Start of DATA EXTRACTS

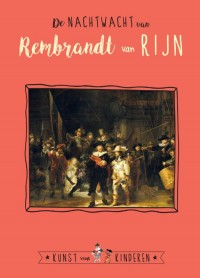 De Nachtwacht van Rembrandt van Rijn
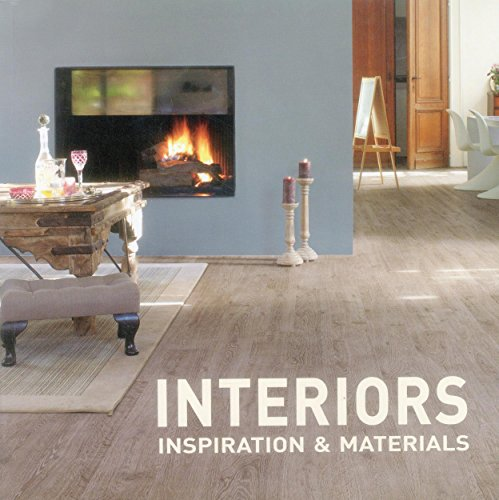 Interiors: Inspiration & Materials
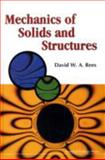 Mechanics of Solids and Structures, Rees, David W., 1860942180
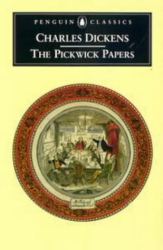 Charles  Dickens: The Pickwick Papers (Penguin Classics)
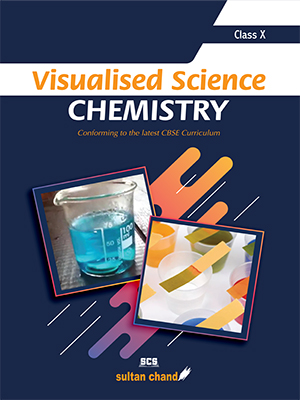 Visualised Science CHEMISTRY: Textbook for CBSE Class X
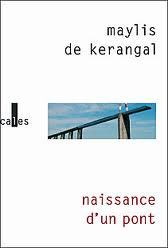 Naissance dun pont Maylis de Kerangal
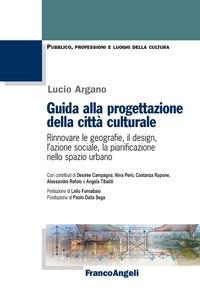 Guida alla progettazione della città culturale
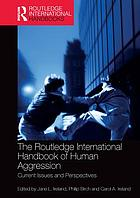 The Routledge international handbook of human aggression : current issues and perspectives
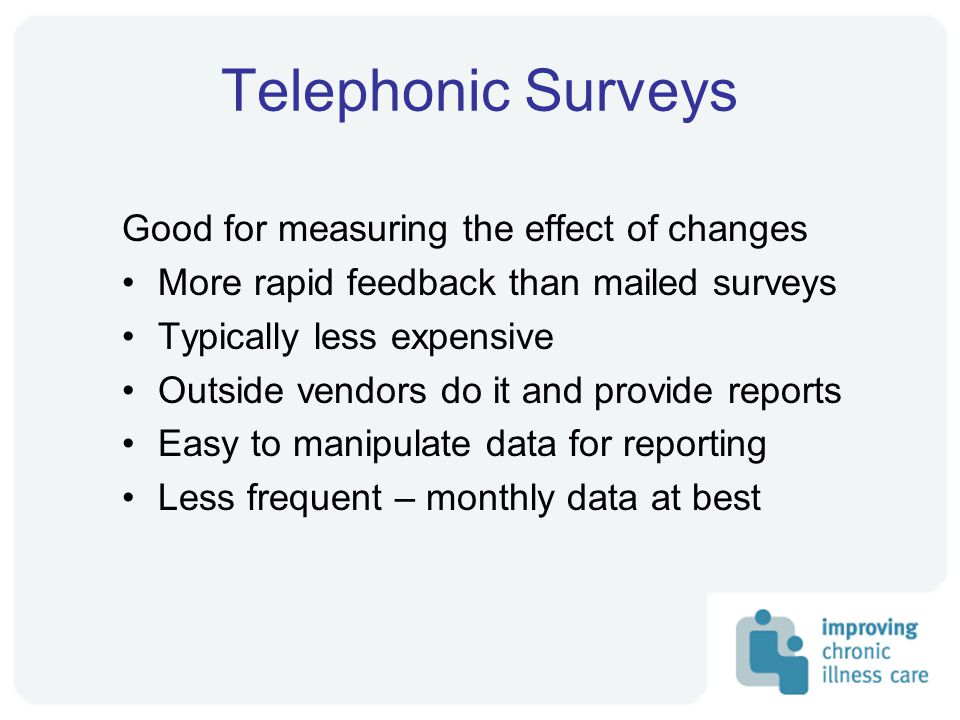 Telephonic Surveys Good for measuring the effect of changes More rapid feedback than mailed surveys Typically less expensive Outside vendors do it and provide reports Easy to manipulate data for reporting Less frequent – monthly data at best
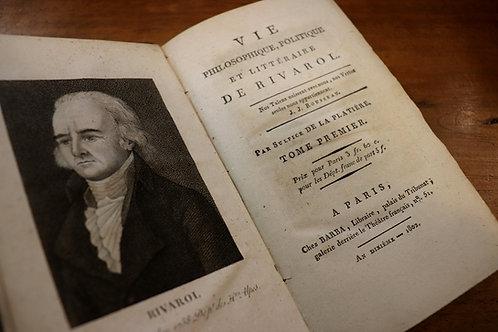 Vie de Rivarol par Sulpice de La Platière (1802). Edition originale. Bel ex.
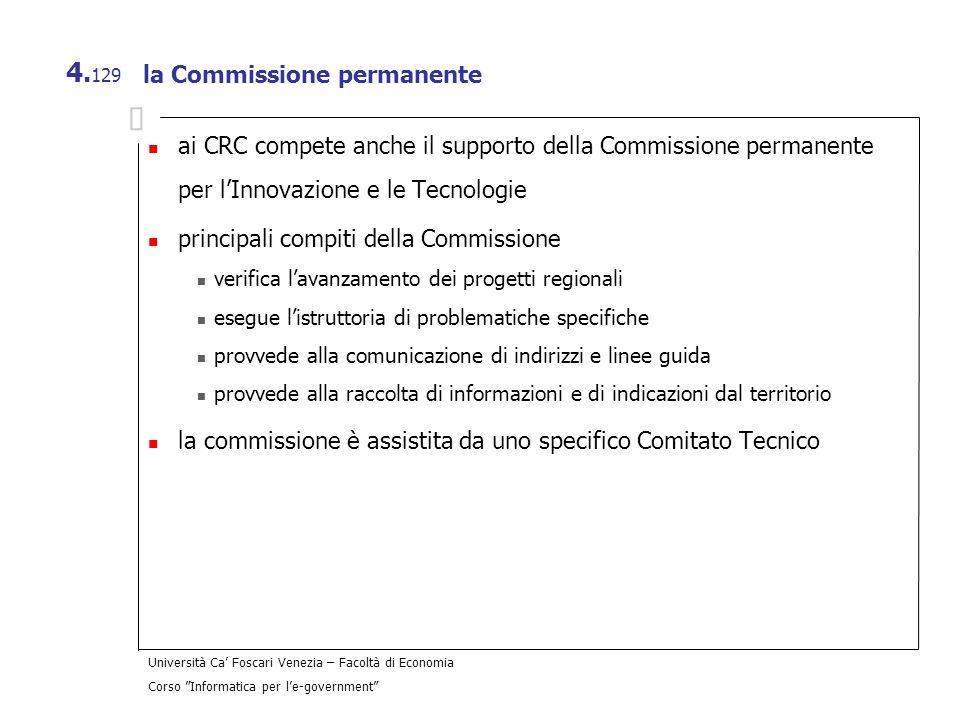 Università Ca Foscari Venezia – Facoltà di Economia Corso Informatica per le-government 4. 129 la Commissione permanente ai CRC compete anche il suppo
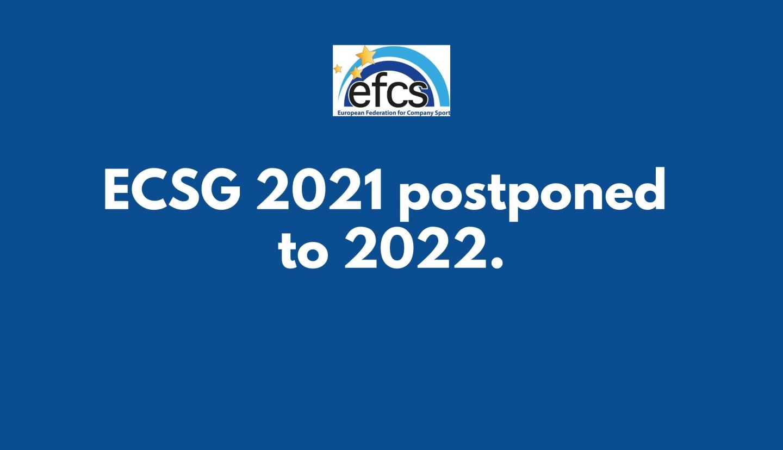 ECSG 2021 postponed to 2022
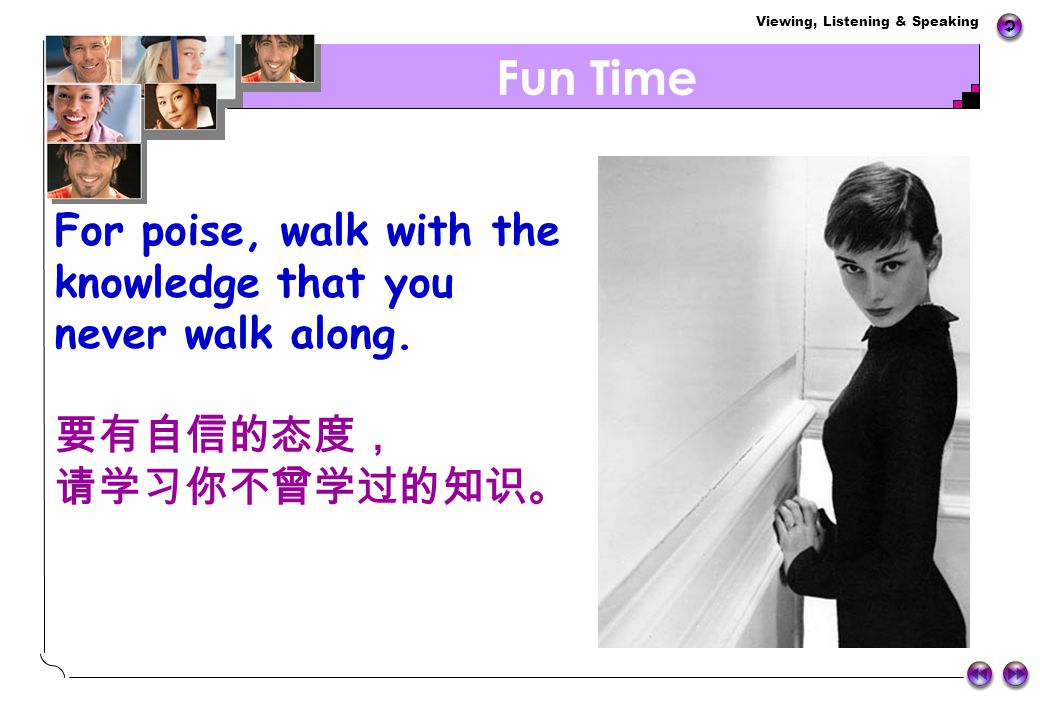 Fun Time For poise, walk with the knowledge that you never walk along.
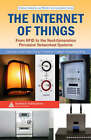 The Internet of Things: From RFID to the Next-Generation Pervasive Networked Systems by Taylor & Francis Ltd (Hardback, 2008)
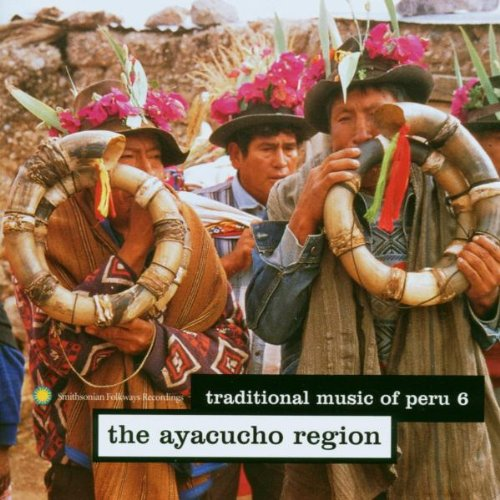 Traditional Music of Peru 6 - The Ayacucho Region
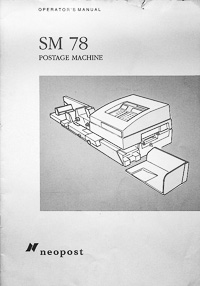 Neopost SM 78 Postage Machine Owners Manual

End of DATA EXTRACTS

→ **WORK REQUEST**: An exact repeat of the listing above, pictures excluded, is the answer.

→ **EXERCISE ANSWER**:
 De Nachtwacht van Rembrandt van Rijn
 Interiors: Inspiration & Materials
 Mechanics of Solids and Structures, Rees, David W., 1860942180
 Charles  Dickens: The Pickwick Papers (Penguin Classics)
 Visualised Science CHEMISTRY: Textbook for CBSE Class X
 Naissance dun pont Maylis de Kerangal
 Guida alla progettazione della città culturale
 The Routledge international handbook of human aggression : current issues and perspectives
 Telephonic Surveys Good for measuring the effect of changes More rapid feedback than mailed surveys Typically less expensive Outside vendors do it and provide reports Easy to manipulate data for reporting Less frequent – monthly data at best
 Vie de Rivarol par Sulpice de La Platière (1802). Edition originale. Bel ex.
 Università Ca Foscari Venezia – Facoltà di Economia Corso Informatica per le-government 4. 129 la Commissione permanente ai CRC compete anche il suppo
 ECSG 2021 postponed to 2022
 Fun Time For poise, walk with the knowledge that you never walk along.
 The Internet of Things: From RFID to the Next-Generation Pervasive Networked Systems by Taylor & Francis Ltd (Hardback, 2008)
 Traditional Music of Peru 6 - The Ayacucho Region
 Neopost SM 78 Postage Machine Owners Manual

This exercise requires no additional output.